▸ **Exercise brief**
Each line below needs to be printed again exactly.

▸ **Dataset content**

↓

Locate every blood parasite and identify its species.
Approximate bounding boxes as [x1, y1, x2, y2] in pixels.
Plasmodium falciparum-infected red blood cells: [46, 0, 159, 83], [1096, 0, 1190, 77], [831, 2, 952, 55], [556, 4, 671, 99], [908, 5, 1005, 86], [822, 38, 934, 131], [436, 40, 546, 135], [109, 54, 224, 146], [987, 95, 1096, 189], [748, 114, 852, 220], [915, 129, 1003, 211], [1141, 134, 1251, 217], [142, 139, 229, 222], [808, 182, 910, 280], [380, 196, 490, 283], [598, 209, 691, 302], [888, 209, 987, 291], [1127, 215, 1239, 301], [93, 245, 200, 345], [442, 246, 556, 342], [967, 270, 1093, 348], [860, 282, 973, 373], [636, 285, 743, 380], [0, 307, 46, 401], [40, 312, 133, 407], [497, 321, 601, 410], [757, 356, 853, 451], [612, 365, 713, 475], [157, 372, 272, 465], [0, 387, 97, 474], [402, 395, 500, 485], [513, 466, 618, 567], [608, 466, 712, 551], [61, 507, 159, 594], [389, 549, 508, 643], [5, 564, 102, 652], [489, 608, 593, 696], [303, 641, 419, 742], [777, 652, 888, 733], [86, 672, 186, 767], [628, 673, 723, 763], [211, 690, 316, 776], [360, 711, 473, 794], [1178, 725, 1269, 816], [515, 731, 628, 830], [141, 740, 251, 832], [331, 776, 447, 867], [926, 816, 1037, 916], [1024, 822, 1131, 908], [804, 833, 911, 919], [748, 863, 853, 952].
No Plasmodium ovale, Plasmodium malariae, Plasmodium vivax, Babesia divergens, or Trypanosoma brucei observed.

↑

▸ **Result of this exercise**
Locate every blood parasite and identify its species.
Approximate bounding boxes as [x1, y1, x2, y2] in pixels.
Plasmodium falciparum-infected red blood cells: [46, 0, 159, 83], [1096, 0, 1190, 77], [831, 2, 952, 55], [556, 4, 671, 99], [908, 5, 1005, 86], [822, 38, 934, 131], [436, 40, 546, 135], [109, 54, 224, 146], [987, 95, 1096, 189], [748, 114, 852, 220], [915, 129, 1003, 211], [1141, 134, 1251, 217], [142, 139, 229, 222], [808, 182, 910, 280], [380, 196, 490, 283], [598, 209, 691, 302], [888, 209, 987, 291], [1127, 215, 1239, 301], [93, 245, 200, 345], [442, 246, 556, 342], [967, 270, 1093, 348], [860, 282, 973, 373], [636, 285, 743, 380], [0, 307, 46, 401], [40, 312, 133, 407], [497, 321, 601, 410], [757, 356, 853, 451], [612, 365, 713, 475], [157, 372, 272, 465], [0, 387, 97, 474], [402, 395, 500, 485], [513, 466, 618, 567], [608, 466, 712, 551], [61, 507, 159, 594], [389, 549, 508, 643], [5, 564, 102, 652], [489, 608, 593, 696], [303, 641, 419, 742], [777, 652, 888, 733], [86, 672, 186, 767], [628, 673, 723, 763], [211, 690, 316, 776], [360, 711, 473, 794], [1178, 725, 1269, 816], [515, 731, 628, 830], [141, 740, 251, 832], [331, 776, 447, 867], [926, 816, 1037, 916], [1024, 822, 1131, 908], [804, 833, 911, 919], [748, 863, 853, 952].
No Plasmodium ovale, Plasmodium malariae, Plasmodium vivax, Babesia divergens, or Trypanosoma brucei observed.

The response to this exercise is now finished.